Intervention de Bernard Émié

Réunion du mercredi 15 février 2023 à 15h30
Commission d'enquête relative aux ingérences politiques, économiques et financières de puissances étrangères-États, organisations, entreprises, groupes d'intérêts, personnes privées-visant à influencer ou corrompre des relais d'opinion, des

Bernard Émié, directeur général de la sécurité extérieure :

Pour ce qui concerne Huawei, mon souci est d'éviter que nous soyons espionnés, c'est-à-dire que les communications françaises remontent directement vers des services étrangers. Dès lors que ce risque est documenté et expliqué clairement, il est possible de convaincre. Nous vivons cependant dans un pays de droit, avec des contrats et des engagements : s'il est possible de stipuler pour l'avenir, il est plus difficile de revenir sur ce qui a été fait précédemment. On peut s'efforcer de poser des digues, mais je ne suis que le patron du service de renseignement extérieur : je reste donc à ma place, où la charge est, du reste, déjà lourde. Bref nous devons être très vigilants et, le cas échéant, alerter et expliquer, ce qui permet de renforcer les digues.

C'est le sens de l'image, peut-être un peu simpliste, que j'ai employée tout à l'heure en opposant les équipements de télécommunications de Huawei et les cœurs de réseaux, la construction des systèmes de demain : ce sont des choses très différentes. Comme vous l'avez dit, les Américains ont été beaucoup plus catégoriques, certes pour défendre leurs intérêts mais aussi parce qu'ils sont plus intransigeants : songez que seize pays européens ont accepté d'entrer dans un groupe dénommé « 16+1 » dans lequel les Chinois les ont attirés pour tenter de diviser l'Union européenne [N/A1]! Par ailleurs, sur ce sujet, l'action du commissaire Thierry Breton a été digne d'éloges : faute d'avoir les moyens d'interdire, il a donné l'alerte et fait en sorte d'expliquer la situation.

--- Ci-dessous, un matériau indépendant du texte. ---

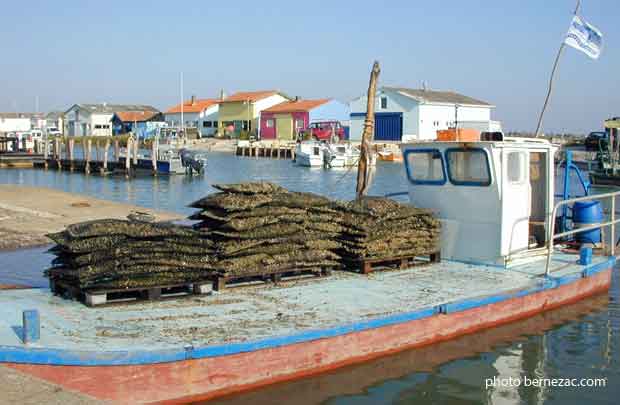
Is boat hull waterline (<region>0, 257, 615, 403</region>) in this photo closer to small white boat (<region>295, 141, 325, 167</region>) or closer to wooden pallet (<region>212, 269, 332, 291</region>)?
wooden pallet (<region>212, 269, 332, 291</region>)

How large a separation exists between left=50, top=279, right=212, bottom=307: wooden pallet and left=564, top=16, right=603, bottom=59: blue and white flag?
330 inches

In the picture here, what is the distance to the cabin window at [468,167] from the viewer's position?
10805 millimetres

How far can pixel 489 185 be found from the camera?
35.5 feet

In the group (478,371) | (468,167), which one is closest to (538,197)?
(468,167)

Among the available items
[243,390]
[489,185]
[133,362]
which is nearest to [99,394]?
[133,362]

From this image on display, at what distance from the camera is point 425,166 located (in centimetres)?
1159

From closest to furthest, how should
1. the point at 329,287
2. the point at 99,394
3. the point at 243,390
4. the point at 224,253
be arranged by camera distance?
the point at 99,394
the point at 243,390
the point at 224,253
the point at 329,287

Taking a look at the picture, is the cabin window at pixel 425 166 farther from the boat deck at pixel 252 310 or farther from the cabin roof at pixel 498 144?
the boat deck at pixel 252 310

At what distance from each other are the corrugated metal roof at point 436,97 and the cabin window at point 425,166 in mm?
55530

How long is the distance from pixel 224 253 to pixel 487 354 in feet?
12.5

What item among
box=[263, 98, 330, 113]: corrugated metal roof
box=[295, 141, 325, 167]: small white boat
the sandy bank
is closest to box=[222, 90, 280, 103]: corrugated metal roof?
box=[263, 98, 330, 113]: corrugated metal roof

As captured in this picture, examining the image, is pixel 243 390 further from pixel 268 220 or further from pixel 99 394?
pixel 268 220

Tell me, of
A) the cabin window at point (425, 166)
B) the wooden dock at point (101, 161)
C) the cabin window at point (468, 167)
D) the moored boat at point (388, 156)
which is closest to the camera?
the cabin window at point (468, 167)

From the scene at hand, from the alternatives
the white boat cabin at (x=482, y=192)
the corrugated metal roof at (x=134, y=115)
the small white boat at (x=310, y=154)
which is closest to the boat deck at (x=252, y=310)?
the white boat cabin at (x=482, y=192)
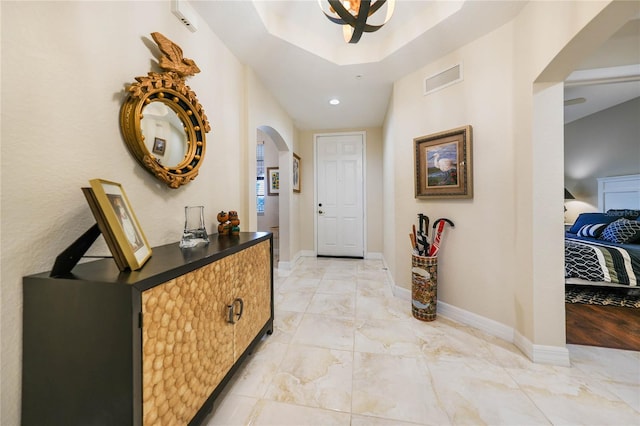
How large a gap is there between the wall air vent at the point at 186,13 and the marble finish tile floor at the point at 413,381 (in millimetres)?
2342

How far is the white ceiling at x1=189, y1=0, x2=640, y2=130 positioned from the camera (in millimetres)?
1642

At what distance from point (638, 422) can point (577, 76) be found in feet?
7.04

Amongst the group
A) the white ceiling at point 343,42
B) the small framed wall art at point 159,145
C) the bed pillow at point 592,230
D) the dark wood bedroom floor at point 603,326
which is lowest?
the dark wood bedroom floor at point 603,326

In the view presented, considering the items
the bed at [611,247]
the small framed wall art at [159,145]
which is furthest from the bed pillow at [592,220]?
the small framed wall art at [159,145]

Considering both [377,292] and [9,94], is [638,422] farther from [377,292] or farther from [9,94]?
[9,94]

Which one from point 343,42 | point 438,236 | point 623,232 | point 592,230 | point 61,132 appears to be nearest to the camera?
point 61,132

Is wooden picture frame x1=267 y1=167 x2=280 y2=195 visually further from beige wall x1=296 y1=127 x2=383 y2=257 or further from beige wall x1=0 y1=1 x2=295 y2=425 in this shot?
beige wall x1=0 y1=1 x2=295 y2=425

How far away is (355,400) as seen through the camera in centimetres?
122

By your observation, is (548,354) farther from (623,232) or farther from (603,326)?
(623,232)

Quant à savoir si nous aurions pu faire plus, ce n'est pas à moi d'en juger, et je ne vous répondrai donc pas. Mon travail était de tirer la sonnette d'alarme et de signaler des situations sensibles aux personnes concernées.

L'opposition entre la souveraineté et l'efficacité est un problème difficile : vaut-il mieux acheter sur étagère le meilleur système ou avoir un système un peu moins bon, mais élaboré en sécurité à l'échelle nationale ? On peut en débattre à l'infini.

Cela me conduit à votre deuxième question, qui porte sur la distinction entre influence et ingérence. Si le citoyen que je suis peut être choqué de certaines méthodes de recrutement par exemple, le chef de la DGSE n'a aucun moyen d'agir, car cela relève d'une appréciation politique. Soit donc il existe des règles – fixées par le législateur, par la structure concernée, comme par la HATVP, par la société concernée – soit il n'en existe pas, auquel cas on ne peut pas reprocher à telle personne d'entrer au conseil d'administration d'une société étrangère. Quant à savoir si c'est moralement bien.